La historia de hoy va a estar centrada en una de
esas “escenas” que cíclicamente aparecen ante nuestra visión, en determinados
puntos de la ciudad donde residimos. Vamos conduciendo nuestro vehículo o en
otras ocasiones nos desplazamos en un autobús municipal, taxi de alquiler o en
ese autocar de viajeros interurbano. O, simplemente, caminamos. En determinadas
arterias viarias, especialmente aquéllas que dan entrada o salida al núcleo
urbano, vemos apostados junto a la señalización semafórica algunos jóvenes
vestidos y aseados con apariencia inequívocamente bohemia. Como único bagaje viajero,
les acompañan, normalmente unas mochilas en las que sobresale algún botellín de
agua. Mientras tanto, estos chicos o
chicas mantienen en sus manos unas pelotas de goma o también, en ocasiones,
algunas varas (de fino grosor y no muy extensas en su longitud) que parecen de
caucho y el típico aro de goma plástica. Ese simple instrumental material será
utilizado para realizar ejercicios que pondrán a prueba la destreza y coordinación manual de estos
“artistas” callejeros. Todos esos sencillos recursos suelen ser de una variada
gama cromática.
Aprovechando los breves segundos en los que el
semáforo correspondiente da paso al cruce peatonal, y los vehículos han de
detener su rodadura por el asfalto, uno de estos jóvenes (van intercalando su
orden de actuación) se sitúan en el punto central de la calzada. Optimizando
una parte del escasísimo tiempo con que el semáforo marca la luz roja, en la
que permanece detenida la circulación de coches, camiones, autocares o
motocicletas, estos artistas de la destreza realizan
ágiles y sorprendentes juegos malabares con sus pelotitas, aros o
barritas de goma, ante la mirada curiosa de aquéllos ciudadanos que están
sentados ante el volante o descansan sus manos sobre el manillar de sus motos.

**Filas de datos**
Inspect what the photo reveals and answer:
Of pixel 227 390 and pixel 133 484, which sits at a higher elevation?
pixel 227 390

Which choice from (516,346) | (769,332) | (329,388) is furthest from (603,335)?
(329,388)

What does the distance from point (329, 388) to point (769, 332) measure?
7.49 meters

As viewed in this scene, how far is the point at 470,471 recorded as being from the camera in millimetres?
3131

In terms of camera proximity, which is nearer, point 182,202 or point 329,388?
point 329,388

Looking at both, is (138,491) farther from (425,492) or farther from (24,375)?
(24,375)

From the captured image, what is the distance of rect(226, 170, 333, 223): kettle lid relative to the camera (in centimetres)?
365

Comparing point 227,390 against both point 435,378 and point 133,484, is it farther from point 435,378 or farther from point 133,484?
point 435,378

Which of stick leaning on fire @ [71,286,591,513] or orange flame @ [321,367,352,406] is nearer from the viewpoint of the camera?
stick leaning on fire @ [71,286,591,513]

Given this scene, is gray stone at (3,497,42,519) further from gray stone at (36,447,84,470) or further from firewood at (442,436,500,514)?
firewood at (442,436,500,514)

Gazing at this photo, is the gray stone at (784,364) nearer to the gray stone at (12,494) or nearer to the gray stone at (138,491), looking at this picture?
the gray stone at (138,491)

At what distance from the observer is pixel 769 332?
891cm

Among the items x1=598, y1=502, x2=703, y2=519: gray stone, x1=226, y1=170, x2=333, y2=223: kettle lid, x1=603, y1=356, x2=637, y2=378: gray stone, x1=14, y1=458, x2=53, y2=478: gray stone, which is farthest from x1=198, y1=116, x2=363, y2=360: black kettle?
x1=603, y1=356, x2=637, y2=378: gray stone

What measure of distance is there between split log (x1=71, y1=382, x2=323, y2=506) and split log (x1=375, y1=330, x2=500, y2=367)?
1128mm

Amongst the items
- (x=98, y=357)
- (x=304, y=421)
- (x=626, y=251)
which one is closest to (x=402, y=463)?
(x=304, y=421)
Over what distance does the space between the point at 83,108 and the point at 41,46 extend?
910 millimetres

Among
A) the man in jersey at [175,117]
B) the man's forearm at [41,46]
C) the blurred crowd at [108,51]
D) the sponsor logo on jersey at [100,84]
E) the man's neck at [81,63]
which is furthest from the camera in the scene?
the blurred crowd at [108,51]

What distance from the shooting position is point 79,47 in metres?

**Objetivo**
Reproduce el fragmento sobre los malabaristas de semáforo entre "Aprovechando los breves" y "de sus motos.", ambos incluidos, cambiando "semáforo" por "disco". Las filas no tienen ninguna relación con el fragmento.

**Resultado**
Aprovechando los breves segundos en los que el
disco correspondiente da paso al cruce peatonal, y los vehículos han de
detener su rodadura por el asfalto, uno de estos jóvenes (van intercalando su
orden de actuación) se sitúan en el punto central de la calzada. Optimizando
una parte del escasísimo tiempo con que el disco marca la luz roja, en la
que permanece detenida la circulación de coches, camiones, autocares o
motocicletas, estos artistas de la destreza realizan
ágiles y sorprendentes juegos malabares con sus pelotitas, aros o
barritas de goma, ante la mirada curiosa de aquéllos ciudadanos que están
sentados ante el volante o descansan sus manos sobre el manillar de sus motos.